### Kaynak Metin
Velayeti Annede Olan Çocuğun Babasının Hakları

Aile ve Boşanma Hukuku
Velayeti Annede Olan Çocuğun Babasının Hakları

Hukukumuzda velayet hangi tarafa verilirse verilsin diğer tarafın da birtakım hakları vardır. Bu bağlamda velayeti annede olan çocuğun babasının da doğal olarak bazı hakları mevcuttur. Bu yazımızda velayeti annede olan çocuğun babasının sahip olduğu haklara değineceğiz. Velayeti kendisine verilmeyen baba aşağıdaki haklarını etkili bir şekilde kullanabilir. Ayrıntılı bilgi için İstanbul Aile Hukuku Avukatına danışabilirsiniz.

 

Velayet Nedir ?

### Verilen Veriler
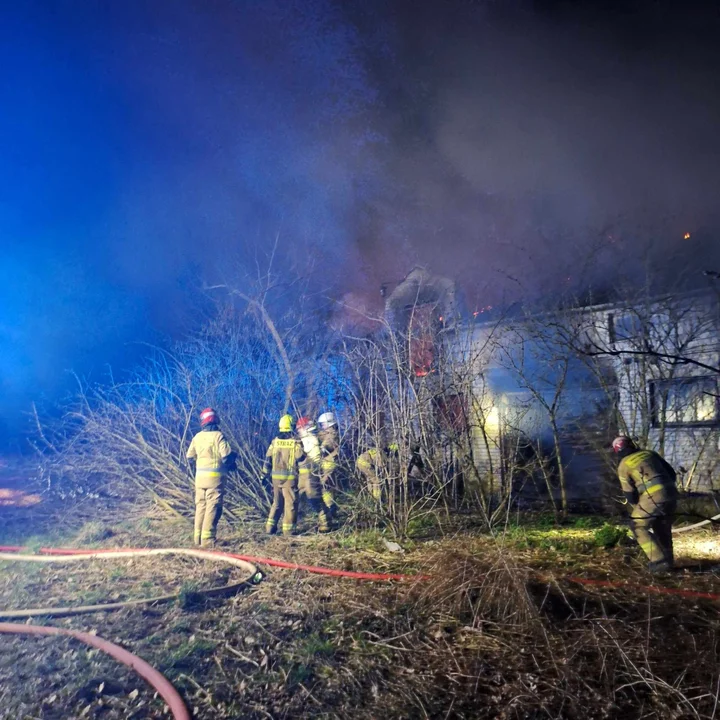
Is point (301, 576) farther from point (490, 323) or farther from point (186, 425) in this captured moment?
point (490, 323)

### Görevler
**1)** Velayet yazısına göre ayrıntılı bilgi için kime danışılabilir?
**2)** Velayet yazısında "Aile ve Boşanma" sözlerinden "Hukuku Avukatına danışabilirsiniz." sözlerine kadar uzanan bölümü, "Hukukumuzda" yerine "Türk hukukunda" koyarak yeniden yazın.

### Cevaplar
**1)** İstanbul Aile Hukuku Avukatına.

**2)**
Aile ve Boşanma Hukuku
Velayeti Annede Olan Çocuğun Babasının Hakları

Türk hukukunda velayet hangi tarafa verilirse verilsin diğer tarafın da birtakım hakları vardır. Bu bağlamda velayeti annede olan çocuğun babasının da doğal olarak bazı hakları mevcuttur. Bu yazımızda velayeti annede olan çocuğun babasının sahip olduğu haklara değineceğiz. Velayeti kendisine verilmeyen baba aşağıdaki haklarını etkili bir şekilde kullanabilir. Ayrıntılı bilgi için İstanbul Aile Hukuku Avukatına danışabilirsiniz.